- [Supplied text]
● ● ● ●
Theofilos Vernezis
- Theofilos Vernezis

Personal information
- Date of birth: 1938
- Place of birth: Nea Filadelfeia, Athens, Greece
- Date of death: February 1998 (aged 59–60)
- Place of death: Athens, Greece
- Positions: Defender; goalkeeper;

Youth career
- –1956: AEK Athens

Senior career*
- Years: Team / Apps / (Gls)
- 1956−1965: AEK Athens / 80 / (0)
- Total:  / 80 / (0)

International career
- 1955: Greece U19

= Theofilos Vernezis =

Greek footballer

Theofilos Vernezis (Θεόφιλος Βερνέζης; 1938 – February 1998) was a Greek footballer who played as a defender.

==Early life==
From a young age, Vernezis excelled in the sporting activities he undertook. From the mid-1950s he played basketball at Ionikos Nea Filadelfeia, while he was also involved in athletics and played football at the academy of AEK Athens. He eventually chose football over the other sporting activities due to his affection for AEK.
● ● ● ●
- [Data shown]
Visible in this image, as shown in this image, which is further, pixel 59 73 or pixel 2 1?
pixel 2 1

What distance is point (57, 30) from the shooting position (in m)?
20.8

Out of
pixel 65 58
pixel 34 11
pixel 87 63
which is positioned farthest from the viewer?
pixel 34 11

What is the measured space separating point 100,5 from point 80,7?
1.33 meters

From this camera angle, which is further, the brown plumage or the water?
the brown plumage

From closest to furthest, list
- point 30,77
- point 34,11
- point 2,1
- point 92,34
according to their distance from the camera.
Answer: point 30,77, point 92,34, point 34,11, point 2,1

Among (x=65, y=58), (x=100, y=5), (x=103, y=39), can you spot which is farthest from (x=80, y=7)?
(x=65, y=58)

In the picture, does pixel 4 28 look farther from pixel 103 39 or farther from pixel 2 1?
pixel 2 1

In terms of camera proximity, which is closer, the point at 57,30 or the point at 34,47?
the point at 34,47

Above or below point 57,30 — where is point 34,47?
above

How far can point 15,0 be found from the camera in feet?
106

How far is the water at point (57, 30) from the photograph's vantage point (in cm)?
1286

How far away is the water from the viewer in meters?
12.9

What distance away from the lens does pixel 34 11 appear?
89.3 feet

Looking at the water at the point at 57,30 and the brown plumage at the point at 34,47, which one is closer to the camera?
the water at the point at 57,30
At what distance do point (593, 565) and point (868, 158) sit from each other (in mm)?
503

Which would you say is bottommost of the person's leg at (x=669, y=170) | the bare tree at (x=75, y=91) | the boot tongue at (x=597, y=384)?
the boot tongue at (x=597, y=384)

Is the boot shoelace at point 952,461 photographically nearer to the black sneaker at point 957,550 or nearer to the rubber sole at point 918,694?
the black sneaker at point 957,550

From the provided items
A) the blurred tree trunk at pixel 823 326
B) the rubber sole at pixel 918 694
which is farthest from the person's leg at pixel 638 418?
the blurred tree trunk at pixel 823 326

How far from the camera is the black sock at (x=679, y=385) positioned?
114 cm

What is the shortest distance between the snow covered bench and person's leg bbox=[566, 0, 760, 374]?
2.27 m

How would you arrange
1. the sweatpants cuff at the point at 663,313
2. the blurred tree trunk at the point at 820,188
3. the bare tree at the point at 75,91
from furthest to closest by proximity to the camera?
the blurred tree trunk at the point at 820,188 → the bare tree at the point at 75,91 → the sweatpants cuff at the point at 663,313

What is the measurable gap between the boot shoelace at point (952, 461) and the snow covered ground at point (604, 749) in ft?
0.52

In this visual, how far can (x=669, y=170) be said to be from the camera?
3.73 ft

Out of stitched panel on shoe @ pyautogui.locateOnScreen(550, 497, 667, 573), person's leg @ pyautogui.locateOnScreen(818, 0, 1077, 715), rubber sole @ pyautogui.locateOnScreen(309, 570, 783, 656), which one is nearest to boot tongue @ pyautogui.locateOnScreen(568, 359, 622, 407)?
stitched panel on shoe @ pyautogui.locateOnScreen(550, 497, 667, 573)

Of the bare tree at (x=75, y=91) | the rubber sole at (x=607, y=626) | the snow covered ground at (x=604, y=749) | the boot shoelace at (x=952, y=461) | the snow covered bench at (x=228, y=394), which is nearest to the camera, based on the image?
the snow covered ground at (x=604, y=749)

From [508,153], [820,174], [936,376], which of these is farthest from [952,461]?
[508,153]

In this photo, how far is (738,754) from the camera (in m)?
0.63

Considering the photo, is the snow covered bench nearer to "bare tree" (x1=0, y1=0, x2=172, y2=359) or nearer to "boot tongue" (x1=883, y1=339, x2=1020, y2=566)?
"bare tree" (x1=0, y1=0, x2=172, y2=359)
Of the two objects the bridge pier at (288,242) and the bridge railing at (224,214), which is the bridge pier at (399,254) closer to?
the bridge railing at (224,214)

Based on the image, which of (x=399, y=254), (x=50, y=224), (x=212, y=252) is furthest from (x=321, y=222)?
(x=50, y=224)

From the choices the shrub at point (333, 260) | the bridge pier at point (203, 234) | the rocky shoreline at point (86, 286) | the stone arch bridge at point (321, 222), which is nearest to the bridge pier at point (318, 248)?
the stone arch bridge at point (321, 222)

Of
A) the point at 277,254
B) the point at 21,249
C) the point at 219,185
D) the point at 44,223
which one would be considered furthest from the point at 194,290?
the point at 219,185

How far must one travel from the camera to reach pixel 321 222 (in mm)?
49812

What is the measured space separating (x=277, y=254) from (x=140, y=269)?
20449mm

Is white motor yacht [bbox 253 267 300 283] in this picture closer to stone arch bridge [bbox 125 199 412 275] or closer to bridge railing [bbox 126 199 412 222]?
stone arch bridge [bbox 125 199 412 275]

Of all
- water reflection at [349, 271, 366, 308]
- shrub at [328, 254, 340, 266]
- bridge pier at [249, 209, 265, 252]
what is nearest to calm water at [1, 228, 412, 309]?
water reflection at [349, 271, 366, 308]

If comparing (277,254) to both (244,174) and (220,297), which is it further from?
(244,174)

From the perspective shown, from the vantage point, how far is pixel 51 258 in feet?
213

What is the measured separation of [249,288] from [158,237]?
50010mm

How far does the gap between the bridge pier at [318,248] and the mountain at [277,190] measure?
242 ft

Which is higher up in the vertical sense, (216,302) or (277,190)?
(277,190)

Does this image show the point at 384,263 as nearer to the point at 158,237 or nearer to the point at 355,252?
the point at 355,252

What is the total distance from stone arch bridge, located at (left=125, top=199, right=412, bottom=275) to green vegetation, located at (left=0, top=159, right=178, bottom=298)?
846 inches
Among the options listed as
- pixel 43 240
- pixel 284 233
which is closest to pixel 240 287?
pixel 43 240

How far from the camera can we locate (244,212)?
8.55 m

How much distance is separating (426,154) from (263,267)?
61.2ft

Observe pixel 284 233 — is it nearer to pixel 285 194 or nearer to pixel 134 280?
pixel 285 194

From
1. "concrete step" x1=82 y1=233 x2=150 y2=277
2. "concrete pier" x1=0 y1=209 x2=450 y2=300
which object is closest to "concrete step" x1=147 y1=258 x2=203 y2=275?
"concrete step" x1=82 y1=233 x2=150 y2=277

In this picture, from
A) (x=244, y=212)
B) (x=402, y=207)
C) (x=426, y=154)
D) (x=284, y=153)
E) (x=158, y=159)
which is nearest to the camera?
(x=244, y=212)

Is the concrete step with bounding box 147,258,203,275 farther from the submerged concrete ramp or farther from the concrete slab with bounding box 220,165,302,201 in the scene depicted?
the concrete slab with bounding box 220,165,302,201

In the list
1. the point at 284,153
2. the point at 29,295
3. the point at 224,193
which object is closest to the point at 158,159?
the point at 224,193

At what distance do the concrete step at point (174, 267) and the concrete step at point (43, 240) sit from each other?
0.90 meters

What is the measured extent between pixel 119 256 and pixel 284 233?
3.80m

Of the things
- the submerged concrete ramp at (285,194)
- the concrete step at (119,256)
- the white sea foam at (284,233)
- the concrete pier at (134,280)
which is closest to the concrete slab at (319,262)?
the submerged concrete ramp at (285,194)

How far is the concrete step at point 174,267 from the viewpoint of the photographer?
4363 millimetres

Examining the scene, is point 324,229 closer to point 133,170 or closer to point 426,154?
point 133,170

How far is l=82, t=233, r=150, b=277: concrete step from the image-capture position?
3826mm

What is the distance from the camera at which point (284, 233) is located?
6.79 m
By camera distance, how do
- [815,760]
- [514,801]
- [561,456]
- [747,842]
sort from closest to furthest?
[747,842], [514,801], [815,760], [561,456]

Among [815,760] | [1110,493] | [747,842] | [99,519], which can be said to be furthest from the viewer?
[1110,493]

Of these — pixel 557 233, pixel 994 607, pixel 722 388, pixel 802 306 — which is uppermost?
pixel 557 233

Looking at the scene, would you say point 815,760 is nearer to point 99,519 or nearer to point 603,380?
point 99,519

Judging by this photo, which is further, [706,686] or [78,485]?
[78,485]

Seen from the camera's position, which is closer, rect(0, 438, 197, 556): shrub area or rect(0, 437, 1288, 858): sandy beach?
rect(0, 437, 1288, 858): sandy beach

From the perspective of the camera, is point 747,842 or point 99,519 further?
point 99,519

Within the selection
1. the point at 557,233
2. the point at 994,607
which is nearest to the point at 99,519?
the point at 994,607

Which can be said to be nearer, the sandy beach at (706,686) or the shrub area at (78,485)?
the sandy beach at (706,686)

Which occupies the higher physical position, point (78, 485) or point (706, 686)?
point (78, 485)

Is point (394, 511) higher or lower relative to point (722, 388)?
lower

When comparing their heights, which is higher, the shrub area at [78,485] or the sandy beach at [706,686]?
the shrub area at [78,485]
● ● ● ●
- [What you should do]
In the Theofilos Vernezis profile, which club did he play basketball for from the mid-1950s? Please answer in a few words. The rows play no part in what you are asked to do.

- [Exercise answer]
Ionikos Nea Filadelfeia